King builds her case for animal care in our being made in the image of the Triune God. This means she explores what kind of God the Trinity is and the implications of what it means for human persons to be like this God. This involves an examination of history of sacrifice in worship of this God, as well as trajectory of the Cross. “How can God—whose nature is to be in relationship and who desires that the work of his hands be restored—insist that humans kill animals as a condition to their approach, when the act of killing is the ultimate severance of relationship between victim and killer, between killer and the killer’s self (for surely everytime we take a life we turn further inward)?” (47). She argues that the sacrificial system in the Old Testament was a visceral reminder of the broken relationship between God and Creation caused by human sinfulness. However, “Jesus’ sacrifice restored the break and bridged the deep divide that sin created, so we no longer need to feel the blood on our hands, we no longer need to break a neck, we no longer need to be the cause of fear and suffering in our approach to God” (48).
King’s look at the concept of dominion and stewardship includes what it meant for God’s people to ‘fill the land and subdue it’ in the Old Testament. While the language of dominion and subduing implies domination and control to modern ears, King advises that we view human dominion in light of both what it means to be created in God’s image and God’s intent for creation (61). When we do this, we are drawn to protect, cultivate the earth in order to ensure the flourishing of all life. King concludes her theological case for animal care bu insisting that we think of it in terms of care for the other. Quoting Volf, “God’s reception of hostile humanity into divine communion is a model of how human beings should relate to the other” (72), King argues that the implications of this challenge extend to our care for the animal Kingdom as well.

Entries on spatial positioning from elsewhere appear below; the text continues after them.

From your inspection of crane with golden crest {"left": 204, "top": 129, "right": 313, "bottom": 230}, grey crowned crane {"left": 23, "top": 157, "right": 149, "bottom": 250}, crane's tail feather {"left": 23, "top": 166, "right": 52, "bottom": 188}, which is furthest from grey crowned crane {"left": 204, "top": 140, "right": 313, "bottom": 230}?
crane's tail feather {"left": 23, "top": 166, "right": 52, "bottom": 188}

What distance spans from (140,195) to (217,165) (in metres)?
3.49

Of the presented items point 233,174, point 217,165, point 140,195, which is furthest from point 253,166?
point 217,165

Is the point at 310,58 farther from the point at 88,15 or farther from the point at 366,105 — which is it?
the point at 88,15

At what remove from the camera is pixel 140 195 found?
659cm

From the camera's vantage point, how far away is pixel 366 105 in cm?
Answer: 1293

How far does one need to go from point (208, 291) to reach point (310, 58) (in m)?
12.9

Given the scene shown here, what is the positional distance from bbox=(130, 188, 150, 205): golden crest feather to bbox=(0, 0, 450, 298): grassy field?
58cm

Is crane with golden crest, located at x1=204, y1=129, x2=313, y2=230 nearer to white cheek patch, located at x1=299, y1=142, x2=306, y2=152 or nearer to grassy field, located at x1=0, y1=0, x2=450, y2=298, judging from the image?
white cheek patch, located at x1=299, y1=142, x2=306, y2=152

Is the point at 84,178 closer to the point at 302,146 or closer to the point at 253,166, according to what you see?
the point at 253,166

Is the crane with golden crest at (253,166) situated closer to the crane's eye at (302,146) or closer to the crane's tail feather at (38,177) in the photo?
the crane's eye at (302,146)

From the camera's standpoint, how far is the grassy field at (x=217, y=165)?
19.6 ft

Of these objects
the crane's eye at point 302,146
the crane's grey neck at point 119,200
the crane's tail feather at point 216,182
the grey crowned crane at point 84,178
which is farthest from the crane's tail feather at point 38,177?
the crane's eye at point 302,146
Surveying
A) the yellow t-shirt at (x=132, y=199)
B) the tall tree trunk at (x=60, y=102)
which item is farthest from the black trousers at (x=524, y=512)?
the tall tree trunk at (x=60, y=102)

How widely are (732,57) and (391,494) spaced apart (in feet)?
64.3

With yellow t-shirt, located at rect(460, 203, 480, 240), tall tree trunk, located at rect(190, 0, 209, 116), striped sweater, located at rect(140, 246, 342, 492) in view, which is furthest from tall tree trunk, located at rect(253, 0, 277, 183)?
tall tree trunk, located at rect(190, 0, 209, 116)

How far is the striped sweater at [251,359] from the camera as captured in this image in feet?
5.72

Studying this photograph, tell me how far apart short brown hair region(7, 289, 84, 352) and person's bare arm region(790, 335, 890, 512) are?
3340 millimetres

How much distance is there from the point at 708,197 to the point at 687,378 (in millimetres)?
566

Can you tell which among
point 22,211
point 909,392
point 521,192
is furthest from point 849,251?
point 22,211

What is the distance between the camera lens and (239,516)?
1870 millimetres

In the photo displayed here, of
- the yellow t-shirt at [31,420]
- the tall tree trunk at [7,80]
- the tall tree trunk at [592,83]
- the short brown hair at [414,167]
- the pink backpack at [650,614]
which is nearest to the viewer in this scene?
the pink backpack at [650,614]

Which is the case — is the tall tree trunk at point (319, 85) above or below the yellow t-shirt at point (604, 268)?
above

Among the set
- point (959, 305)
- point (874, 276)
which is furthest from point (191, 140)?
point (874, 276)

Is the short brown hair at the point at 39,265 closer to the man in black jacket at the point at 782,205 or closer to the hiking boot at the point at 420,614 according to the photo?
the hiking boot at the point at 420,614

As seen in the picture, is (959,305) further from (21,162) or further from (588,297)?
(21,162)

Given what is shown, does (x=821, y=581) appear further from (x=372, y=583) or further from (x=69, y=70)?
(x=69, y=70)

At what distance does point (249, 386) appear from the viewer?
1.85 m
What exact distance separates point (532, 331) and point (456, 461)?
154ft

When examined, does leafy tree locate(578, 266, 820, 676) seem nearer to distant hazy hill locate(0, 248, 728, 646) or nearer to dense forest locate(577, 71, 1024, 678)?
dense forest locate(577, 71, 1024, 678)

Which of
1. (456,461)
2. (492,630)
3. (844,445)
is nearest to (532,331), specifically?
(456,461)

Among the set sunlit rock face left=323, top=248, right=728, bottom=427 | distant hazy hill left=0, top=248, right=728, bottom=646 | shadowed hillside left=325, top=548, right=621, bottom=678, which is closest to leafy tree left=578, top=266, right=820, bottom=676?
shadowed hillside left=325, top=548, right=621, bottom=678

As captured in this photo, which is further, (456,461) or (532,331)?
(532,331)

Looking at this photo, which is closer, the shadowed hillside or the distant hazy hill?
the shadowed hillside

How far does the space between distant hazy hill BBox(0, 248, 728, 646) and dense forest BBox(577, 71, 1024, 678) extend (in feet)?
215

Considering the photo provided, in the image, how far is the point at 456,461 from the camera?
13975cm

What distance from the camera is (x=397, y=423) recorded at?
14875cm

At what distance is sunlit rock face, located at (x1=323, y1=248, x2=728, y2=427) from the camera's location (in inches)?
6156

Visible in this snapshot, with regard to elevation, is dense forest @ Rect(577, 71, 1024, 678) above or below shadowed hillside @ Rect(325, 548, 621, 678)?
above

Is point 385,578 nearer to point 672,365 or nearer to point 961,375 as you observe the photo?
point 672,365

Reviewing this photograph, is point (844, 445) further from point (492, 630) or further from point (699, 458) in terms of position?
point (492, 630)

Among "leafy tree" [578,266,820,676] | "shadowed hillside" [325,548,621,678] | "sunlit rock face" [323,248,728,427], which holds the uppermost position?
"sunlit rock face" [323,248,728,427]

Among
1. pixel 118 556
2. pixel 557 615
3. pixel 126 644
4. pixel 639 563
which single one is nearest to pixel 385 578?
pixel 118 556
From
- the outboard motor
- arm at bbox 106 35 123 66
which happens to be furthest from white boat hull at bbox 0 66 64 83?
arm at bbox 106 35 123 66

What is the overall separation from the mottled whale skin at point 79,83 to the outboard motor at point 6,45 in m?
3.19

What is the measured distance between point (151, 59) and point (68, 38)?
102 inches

The second half of this book explores the ways humans use (and abuse) our animal neighbors. This includes cruelty to pets, a billion-dollar-breeding industry which results in the commodification and objectification of animal lives, circuses, animals, hunting, animal vivisection and experimentation, and the inhumane treatment and environmental impact of using animals for our food and clothing. King shares her own story of moving towards veganism and animal activism and how she has learned to navigate these issues as a person of faith.
For the past several Lenten seasons I have done a meatless (or near meatless) Lent. I have done so while also exploring some of the issues that surround our industrial agricultural complex, the treatment of animals and consumerism. As a result our family has reduced our intake of meat, though there are ebbs and flows in our practice. I like a good burger and meat is the centerpiece of family feasts. As I read through Veganelical I am convinced that people like King who take a courageous, counter-cultural stance against the comodifaction and abuse of animals occupy the moral high ground. I know some of the issues but don’t live up to my ideals. I feel the prophetic challenge to live more consistently by King’s book. I am not totally where she is at, but I think she is right to raise the issue and root her concerns biblically and theologically. I am a sympathetic reader even if I read parts of this book while eating a fast food taco. I give this four-and-a-half stars.
Note: I received this book from Book-Look Bloggers and Zondervan in exchange for my honest review.